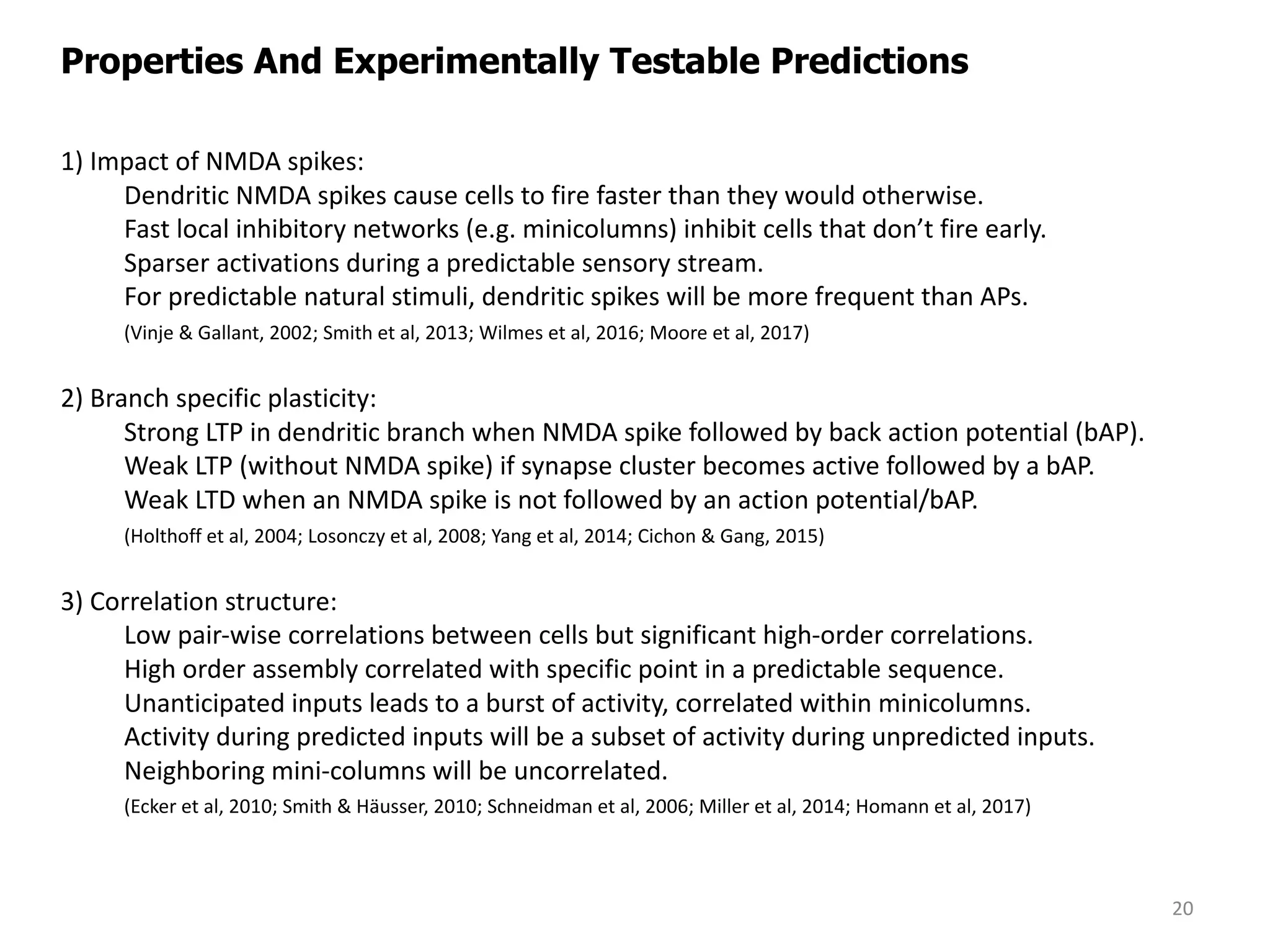 Properties And Experimentally Testable Predictions

1) Impact of NMDA spikes:
Dendritic NMDA spikes cause cells to fire faster than they would otherwise.
Fast local inhibitory networks (e.g. minicolumns) inhibit cells that don't fire early.
Sparser activations during a predictable sensory stream.
For predictable natural stimuli, dendritic spikes will be more frequent than APs.
(Vinje & Gallant, 2002; Smith et al, 2013; Wilmes et al, 2016; Moore et al, 2017)

2) Branch specific plasticity:
Strong LTP in dendritic branch when NMDA spike followed by back action potential (bAP).
Weak LTP (without NMDA spike) if synapse cluster becomes active followed by a bAP.
Weak LTD when an NMDA spike is not followed by an action potential/bAP.
(Holthoff et al, 2004; Losonczy et al, 2008; Yang et al, 2014; Cichon & Gang, 2015)

3) Correlation structure:
Low pair-wise correlations between cells but significant high-order correlations.
High order assembly correlated with specific point in a predictable sequence.
Unanticipated inputs leads to a burst of activity, correlated within minicolumns.
Activity during predicted inputs will be a subset of activity during unpredicted inputs.
Neighboring mini-columns will be uncorrelated.
(Ecker et al, 2010; Smith & Häusser, 2010; Schneidman et al, 2006; Miller et al, 2014; Homann et al, 2017)

20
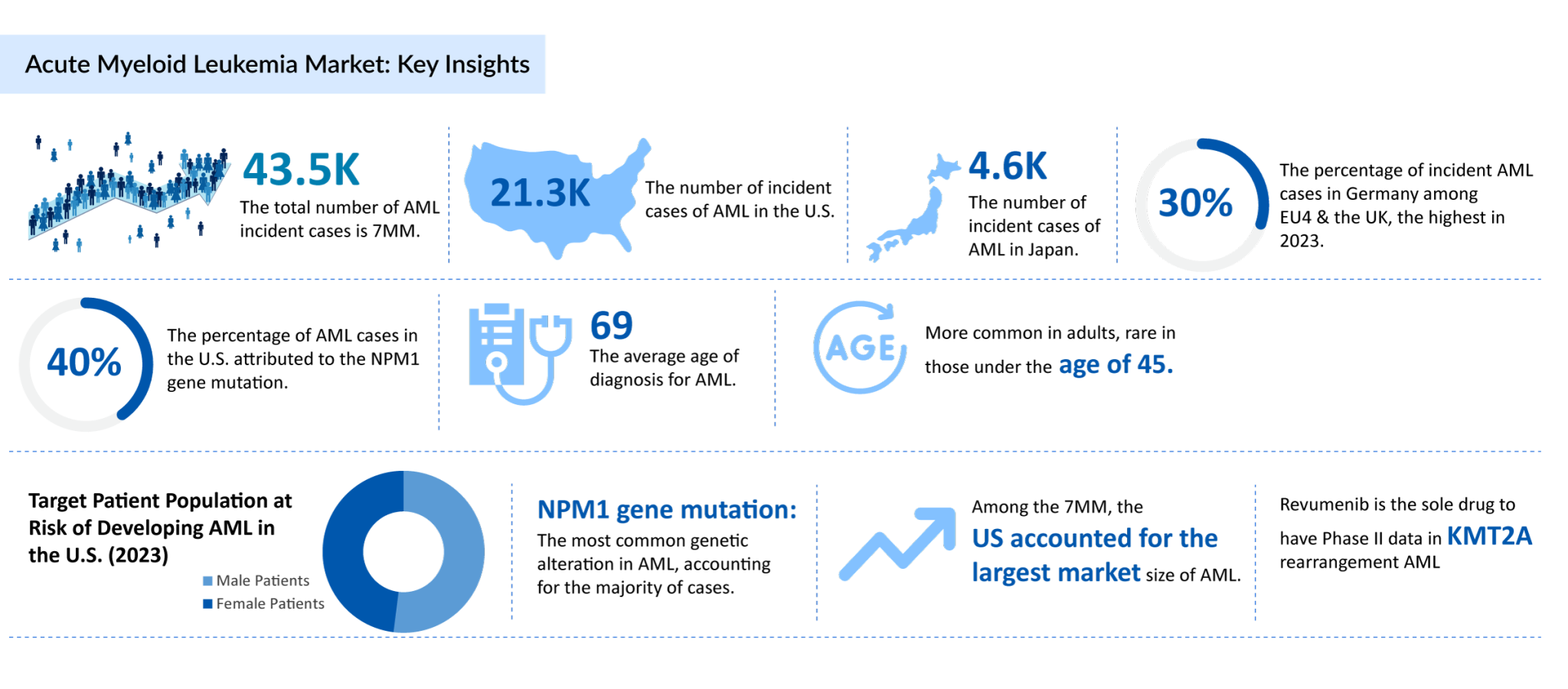 Acute Myeloid Leukemia Market: Key Insights

43.5K
The total number of AML incident cases is 7MM.

21.3K
The number of incident cases of AML in the U.S.

4.6K
The number of incident cases of AML in Japan.

30%
The percentage of incident AML cases in Germany among EU4 & the UK, the highest in 2023.

40%
The percentage of AML cases in the U.S. attributed to the NPM1 gene mutation.

69
The average age of diagnosis for AML.

AGE
More common in adults, rare in those under the age of 45.

Target Patient Population at Risk of Developing AML in the U.S. (2023)

Male Patients
Female Patients

NPM1 gene mutation:
The most common genetic alteration in AML, accounting for the majority of cases.

Among the 7MM, the US accounted for the largest market size of AML.

Revumenib is the sole drug to have Phase II data in KMT2A rearrangement AML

----

Task: Only the text of the records belongs in your answer, copied exactly as it appears above.

Task result:
 Properties And Experimentally Testable Predictions

1) Impact of NMDA spikes:
Dendritic NMDA spikes cause cells to fire faster than they would otherwise.
Fast local inhibitory networks (e.g. minicolumns) inhibit cells that don't fire early.
Sparser activations during a predictable sensory stream.
For predictable natural stimuli, dendritic spikes will be more frequent than APs.
(Vinje & Gallant, 2002; Smith et al, 2013; Wilmes et al, 2016; Moore et al, 2017)

2) Branch specific plasticity:
Strong LTP in dendritic branch when NMDA spike followed by back action potential (bAP).
Weak LTP (without NMDA spike) if synapse cluster becomes active followed by a bAP.
Weak LTD when an NMDA spike is not followed by an action potential/bAP.
(Holthoff et al, 2004; Losonczy et al, 2008; Yang et al, 2014; Cichon & Gang, 2015)

3) Correlation structure:
Low pair-wise correlations between cells but significant high-order correlations.
High order assembly correlated with specific point in a predictable sequence.
Unanticipated inputs leads to a burst of activity, correlated within minicolumns.
Activity during predicted inputs will be a subset of activity during unpredicted inputs.
Neighboring mini-columns will be uncorrelated.
(Ecker et al, 2010; Smith & Häusser, 2010; Schneidman et al, 2006; Miller et al, 2014; Homann et al, 2017)

20
 Acute Myeloid Leukemia Market: Key Insights

43.5K
The total number of AML incident cases is 7MM.

21.3K
The number of incident cases of AML in the U.S.

4.6K
The number of incident cases of AML in Japan.

30%
The percentage of incident AML cases in Germany among EU4 & the UK, the highest in 2023.

40%
The percentage of AML cases in the U.S. attributed to the NPM1 gene mutation.

69
The average age of diagnosis for AML.

AGE
More common in adults, rare in those under the age of 45.

Target Patient Population at Risk of Developing AML in the U.S. (2023)

Male Patients
Female Patients

NPM1 gene mutation:
The most common genetic alteration in AML, accounting for the majority of cases.

Among the 7MM, the US accounted for the largest market size of AML.

Revumenib is the sole drug to have Phase II data in KMT2A rearrangement AML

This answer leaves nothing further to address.